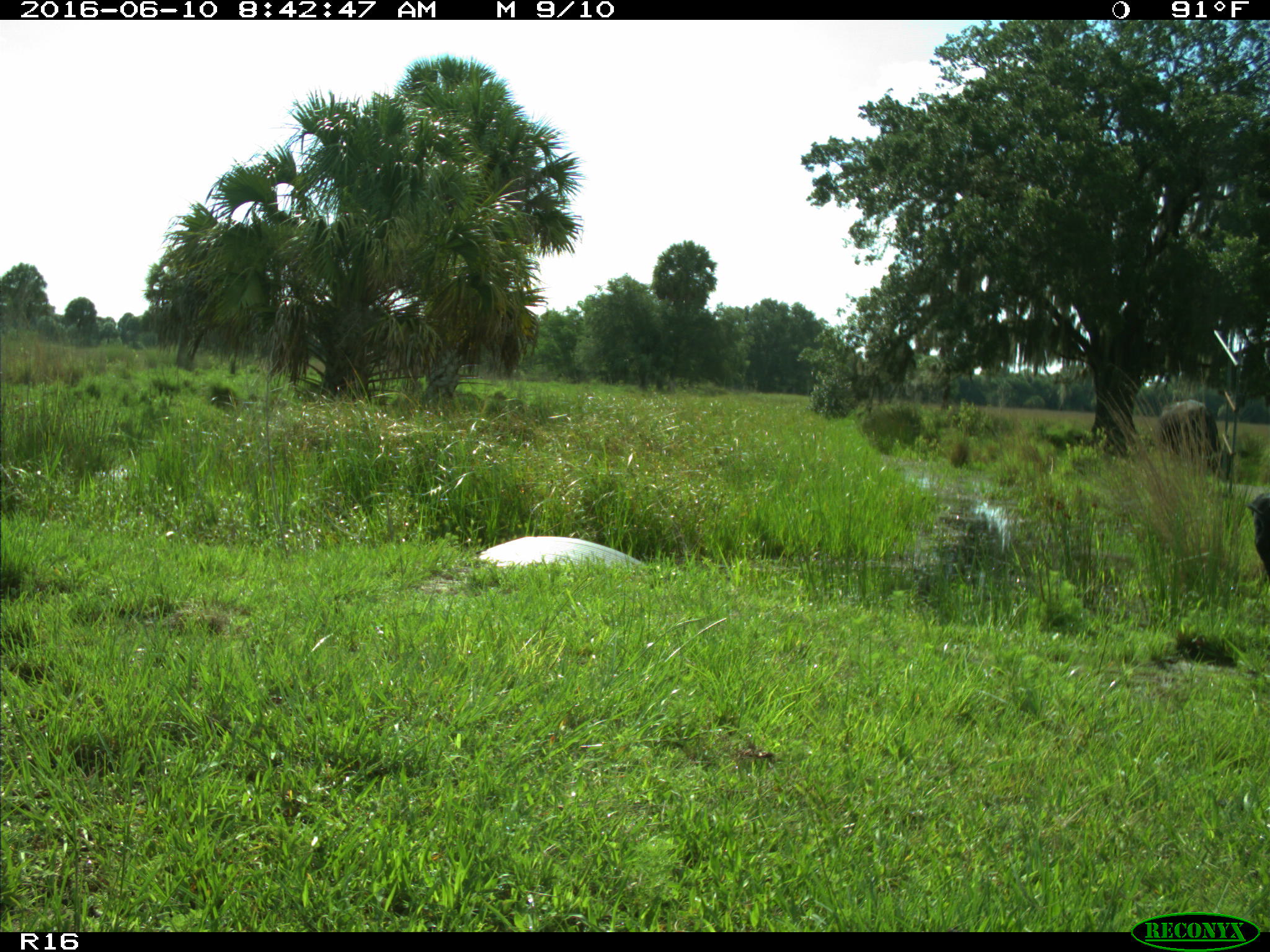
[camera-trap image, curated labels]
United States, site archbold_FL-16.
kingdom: Animalia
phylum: Chordata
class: Mammalia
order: Artiodactyla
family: Bovidae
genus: Bos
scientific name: Bos taurus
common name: domestic cow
Bos taurus (domestic cow).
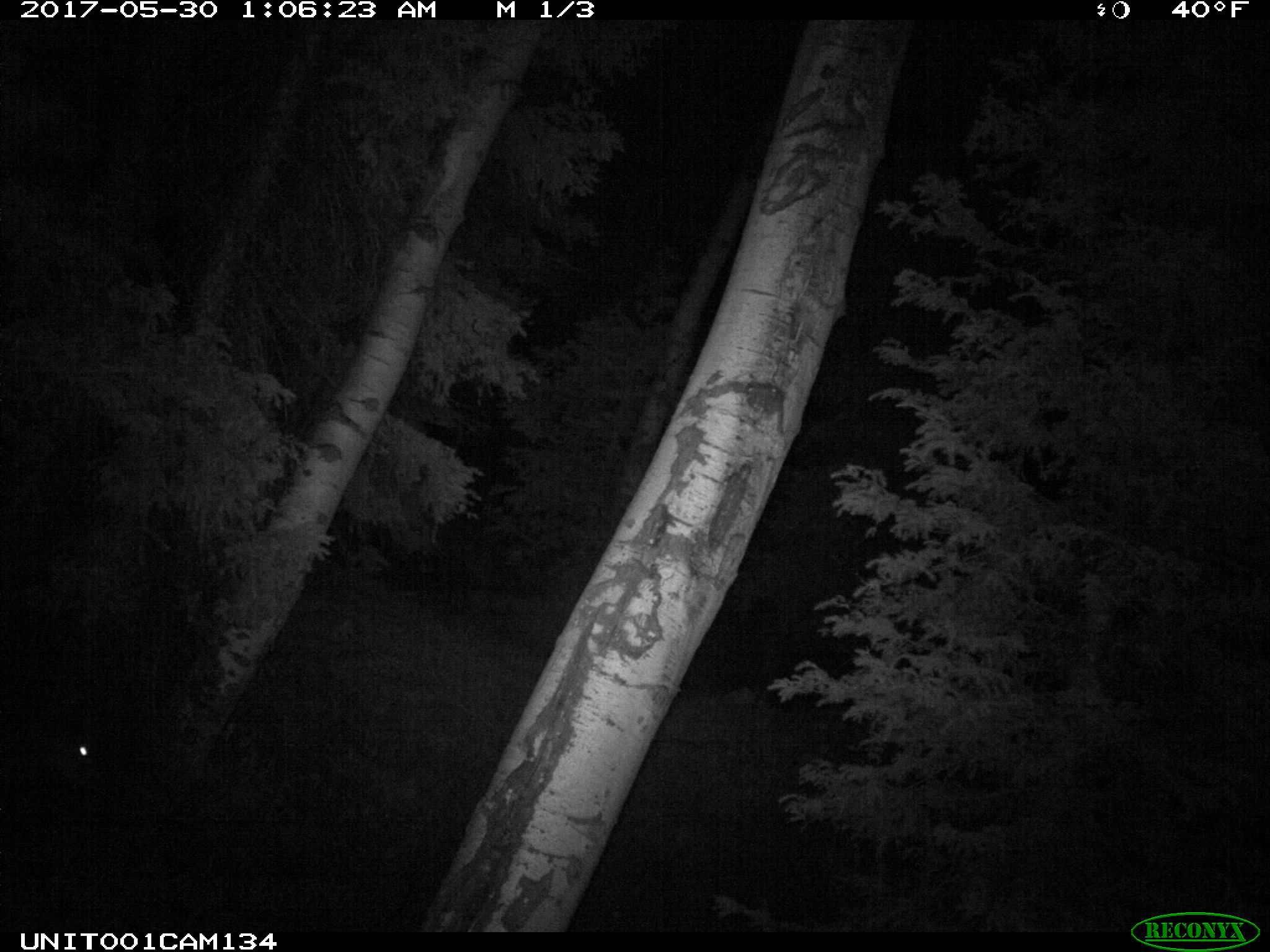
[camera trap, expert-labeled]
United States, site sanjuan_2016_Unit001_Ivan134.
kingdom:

- - - -

Work task
A picture-free version of all the records, repeated exactly, is what to return.

Result of the task
[camera-trap image, curated labels]
United States, site archbold_FL-16.
kingdom: Animalia
phylum: Chordata
class: Mammalia
order: Artiodactyla
family: Bovidae
genus: Bos
scientific name: Bos taurus
common name: domestic cow
Bos taurus (domestic cow).
[camera trap, expert-labeled]
United States, site sanjuan_2016_Unit001_Ivan134.
kingdom:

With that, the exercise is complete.